Essas sementes, segundo Hughes, podem mais que dobrar os rendimentos em seus campos do norte, onde os produtores estão colhendo apenas 510 quilos por hectare. A Corporación América está fazendo o possível com variedades antigas em uma pequena colheita de teste, neste ano.

'Atraso enorme'

A tecnologia das sementes está em constante evolução, já que os cientistas modificam estruturas genéticas para obter resistência a doenças, aos produtos químicos usados para controlá-las e a condições meteorológicas extremas. Na Austrália, por exemplo, onde muitos campos são irrigados e os agricultores têm acesso à Flex, os rendimentos estão mais próximos de 2.000 quilos.

"O atraso é enorme", disse Pablo Vaquero, presidente da Gensus, uma distribuidora argentina de sementes de algodão. "Estamos duas gerações tecnológicas atrás do resto do mundo."
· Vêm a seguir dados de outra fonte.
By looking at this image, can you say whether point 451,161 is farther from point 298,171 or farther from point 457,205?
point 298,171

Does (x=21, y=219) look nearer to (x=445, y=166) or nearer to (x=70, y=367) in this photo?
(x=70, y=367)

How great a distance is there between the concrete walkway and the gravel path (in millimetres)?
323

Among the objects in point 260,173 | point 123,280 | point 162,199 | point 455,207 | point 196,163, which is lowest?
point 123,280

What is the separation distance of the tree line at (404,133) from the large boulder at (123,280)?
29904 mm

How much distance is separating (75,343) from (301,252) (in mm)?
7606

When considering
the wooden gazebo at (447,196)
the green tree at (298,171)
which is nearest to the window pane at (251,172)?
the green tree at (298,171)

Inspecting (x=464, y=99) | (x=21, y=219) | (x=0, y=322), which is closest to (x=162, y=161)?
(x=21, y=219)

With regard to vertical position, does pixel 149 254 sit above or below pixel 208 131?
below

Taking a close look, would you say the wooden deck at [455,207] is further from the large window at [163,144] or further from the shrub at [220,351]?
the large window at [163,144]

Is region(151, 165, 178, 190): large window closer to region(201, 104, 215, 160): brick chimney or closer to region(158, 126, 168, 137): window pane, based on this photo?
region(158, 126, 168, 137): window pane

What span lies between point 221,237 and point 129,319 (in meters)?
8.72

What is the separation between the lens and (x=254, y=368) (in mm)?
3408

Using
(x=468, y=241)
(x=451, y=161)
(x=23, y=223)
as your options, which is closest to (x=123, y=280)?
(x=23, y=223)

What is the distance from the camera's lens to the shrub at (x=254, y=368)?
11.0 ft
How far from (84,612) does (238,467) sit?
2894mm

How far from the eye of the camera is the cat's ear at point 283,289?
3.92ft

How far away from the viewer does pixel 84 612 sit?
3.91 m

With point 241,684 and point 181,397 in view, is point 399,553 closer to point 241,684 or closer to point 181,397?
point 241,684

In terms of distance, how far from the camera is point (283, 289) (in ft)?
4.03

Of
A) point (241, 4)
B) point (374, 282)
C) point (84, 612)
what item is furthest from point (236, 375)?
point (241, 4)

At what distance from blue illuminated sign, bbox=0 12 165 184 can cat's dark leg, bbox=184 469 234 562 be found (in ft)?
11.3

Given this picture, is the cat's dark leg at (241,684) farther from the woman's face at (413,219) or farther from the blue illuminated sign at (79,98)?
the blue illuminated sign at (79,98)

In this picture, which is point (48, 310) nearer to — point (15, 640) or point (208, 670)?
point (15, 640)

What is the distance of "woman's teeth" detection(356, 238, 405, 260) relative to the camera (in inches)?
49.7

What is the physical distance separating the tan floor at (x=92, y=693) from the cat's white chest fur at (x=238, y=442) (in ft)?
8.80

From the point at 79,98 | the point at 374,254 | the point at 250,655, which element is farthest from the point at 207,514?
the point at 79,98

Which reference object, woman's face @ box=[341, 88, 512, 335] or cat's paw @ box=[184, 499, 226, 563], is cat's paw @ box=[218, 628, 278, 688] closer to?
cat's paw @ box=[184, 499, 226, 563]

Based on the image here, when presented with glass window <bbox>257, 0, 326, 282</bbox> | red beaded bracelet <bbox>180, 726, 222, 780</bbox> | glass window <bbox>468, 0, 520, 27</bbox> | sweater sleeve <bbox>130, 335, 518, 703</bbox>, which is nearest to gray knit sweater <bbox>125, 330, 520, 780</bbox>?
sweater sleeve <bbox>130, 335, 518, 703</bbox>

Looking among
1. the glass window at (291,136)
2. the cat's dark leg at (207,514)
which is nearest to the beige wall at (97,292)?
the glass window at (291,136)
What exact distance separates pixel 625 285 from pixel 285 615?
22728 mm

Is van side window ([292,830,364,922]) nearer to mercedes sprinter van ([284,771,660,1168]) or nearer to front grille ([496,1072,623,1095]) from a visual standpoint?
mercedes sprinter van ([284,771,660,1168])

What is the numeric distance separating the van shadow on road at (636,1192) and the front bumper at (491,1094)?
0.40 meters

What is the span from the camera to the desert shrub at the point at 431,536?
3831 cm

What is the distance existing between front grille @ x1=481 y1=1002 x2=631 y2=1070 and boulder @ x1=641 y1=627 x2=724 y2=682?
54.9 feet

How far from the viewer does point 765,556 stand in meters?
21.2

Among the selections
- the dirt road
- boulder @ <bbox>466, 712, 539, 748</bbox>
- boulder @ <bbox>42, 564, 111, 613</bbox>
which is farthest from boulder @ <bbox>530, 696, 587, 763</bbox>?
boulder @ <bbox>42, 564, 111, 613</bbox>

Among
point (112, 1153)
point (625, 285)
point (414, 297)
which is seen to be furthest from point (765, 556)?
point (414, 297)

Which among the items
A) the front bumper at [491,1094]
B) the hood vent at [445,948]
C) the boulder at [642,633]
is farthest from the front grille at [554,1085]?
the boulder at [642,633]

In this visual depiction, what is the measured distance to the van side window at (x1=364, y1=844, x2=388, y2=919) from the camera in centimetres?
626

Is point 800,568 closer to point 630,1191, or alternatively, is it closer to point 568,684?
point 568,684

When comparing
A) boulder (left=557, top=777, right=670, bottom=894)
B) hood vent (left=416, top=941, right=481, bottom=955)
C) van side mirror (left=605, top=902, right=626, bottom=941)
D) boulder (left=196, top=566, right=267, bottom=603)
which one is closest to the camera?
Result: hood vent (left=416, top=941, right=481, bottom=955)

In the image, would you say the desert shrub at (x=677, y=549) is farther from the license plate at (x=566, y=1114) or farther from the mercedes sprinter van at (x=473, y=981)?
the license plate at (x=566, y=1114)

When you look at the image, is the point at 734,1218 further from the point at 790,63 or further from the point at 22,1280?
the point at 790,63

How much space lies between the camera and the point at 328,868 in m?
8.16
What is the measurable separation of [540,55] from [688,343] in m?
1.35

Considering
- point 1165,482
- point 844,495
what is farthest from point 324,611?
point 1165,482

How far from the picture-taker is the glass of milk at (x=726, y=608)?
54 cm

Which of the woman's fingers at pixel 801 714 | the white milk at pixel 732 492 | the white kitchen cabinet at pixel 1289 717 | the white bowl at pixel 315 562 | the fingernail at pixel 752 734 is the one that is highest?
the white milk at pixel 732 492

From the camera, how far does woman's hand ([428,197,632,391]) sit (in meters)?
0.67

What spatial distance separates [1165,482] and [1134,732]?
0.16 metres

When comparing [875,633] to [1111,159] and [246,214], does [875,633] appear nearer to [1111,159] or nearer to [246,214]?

Os produtores de sementes e as associações de agricultores vêm debatendo há anos um projeto de lei a ser enviado ao Congresso. A disputa é centrada em pagamentos de royalties. O costume nos Pampas, as férteis planícies da Argentina, é que os agricultores reutilizem as sementes sem pagar royalties. Muitos veem as taxas anuais cobradas em outros países como um custo oneroso, e não como investimento em rendimentos melhores.

Projeto de lei

Em março, o governo anunciou que finalmente havia negociado um acordo para que os agricultores pagassem. O objetivo era sancionar uma nova lei neste ano, mas o projeto de lei ainda está em uma comissão do Congresso, longe de ser adequadamente debatido na Câmara dos Deputados ou no Senado.

O impasse tem atraído críticas, e instituições importantes, como a Bolsa de Cereais de Buenos Aires, se manifestaram. Se não houver uma nova lei em vigor em breve, a Argentina correrá o risco de perder o lugar no pódio dos principais países agrícolas, advertiu a bolsa.

Houve algum progresso em 2016, quando o governo fez uma concessão à Monsanto -- posteriormente adquirida pela Bayer --, permitindo que as bolsas inspecionassem as colheitas de soja dos produtores com a tecnologia Intacta, patenteada pela empresa.

Nesta semana, as inspeções foram estendidas ao algodão e ao trigo. Apesar do novo sinal de progresso, não foi fácil para a Monsanto cobrar os royalties pela Intacta, e a Argentina ainda tem muito trabalho pela frente para atrair as empresas de sementes, segundo Vaquero.

"A nova lei precisa resolver a questão da implementação", disse.